The standard is 50 millimeters in diameter. However, bigger tends to be better. A 40-millimeter driver is a standard choice for over-ear headphones, and none of the reviewed go below that.
Sensitivity is what shows how well the headphones convert electrical into acoustic signals. It’s measured in sound pressure level (SPL.)
Not every pair of headphones will show you what their SPL is, but if you see it, make sure it’s within a range of around 85–120 dB SPL/milliwatts. Anything above 120, and it’ll start to hurt.
If sensitivity is your deciding factor, you should know the Sony Professional headphones have the highest known sensitivity at 106 dB/w/m. Roland’s RH-300V isn’t far behind at 103.
Unfortunately, the manufacturers of the Vic Firth haven’t been kind enough to disclose that information for their headphones.
Impedance is measured in Ohms, with the higher the impedance, the more power you need to get the headphones to work at their best.
Headphones with an impedance lower than 32 will work at their best, even with just your phone. But professional headphones with an impedance of 300 or more require an amp to get them going.
For electronic drums, you’re generally going to be using an amp, so don’t worry. Just don’t freak out if you plug your headphones into your phone, and you think they died. They still work fine! It’s your phone’s fault.
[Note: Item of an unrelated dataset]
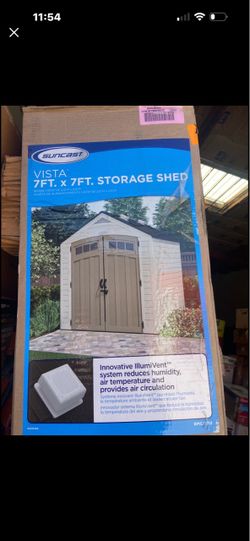 Storage shed 7x7ft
You can rest easy knowing all three pairs reviewed have all the right specifications you need for quality.
Headphone Jack Size
The average headphone jack size is 0.13 inches, most commonly referred to as 1/8-inch in product descriptions. However, with instruments and amps, a 0.25-inch connection — referred to as a 1/4-inch — is more common.
Luckily the three pairs of headphones reviewed come with both sizes, so you can plug in anywhere and don’t need to purchase an adapter.
Wired VS. Bluetooth
Wired connections are more reliable than Bluetooth ones, in general. Bluetooth headphones have batteries that can die quickly, requiring frequent charging. Wired ones can be utilized at any time.
Would you want your headphones to die unexpectedly in the studio? This is why a wired connection is better. Unfortunately, the wired connections all three reviewed headphones offer aren’t removable.
Often, when headphones start to die, the sound cuts out on one side, which is usually the wire’s fault. With many headphones, you can replace the cable, which is cheaper than replacing the headset. With these, you’ll need a replacement or an upgrade if they fail on you.
Looking on the bright side, our reviewed models are top-quality headphones with long cables. You have the ease of movement Bluetooth headphones offer, with the reliability of a high-quality wired connection.
The Verdict on the Best Headphones for Electronic Drums
The best headphones for electronic drums are the Sony MDR7506 pair. They have the highest sensitivity, and they have the longest cord, so the most freedom to move.
Another excellent feature these headphones have is an excellent sensitivity rating. This feature enables a loud volume without distorting your music or damaging the headphones or your ears.
It’s a win-win situation, no matter which pair you pick — the other two are the perfect runners up. They each come with the basics you need to have the best drum-listening experience.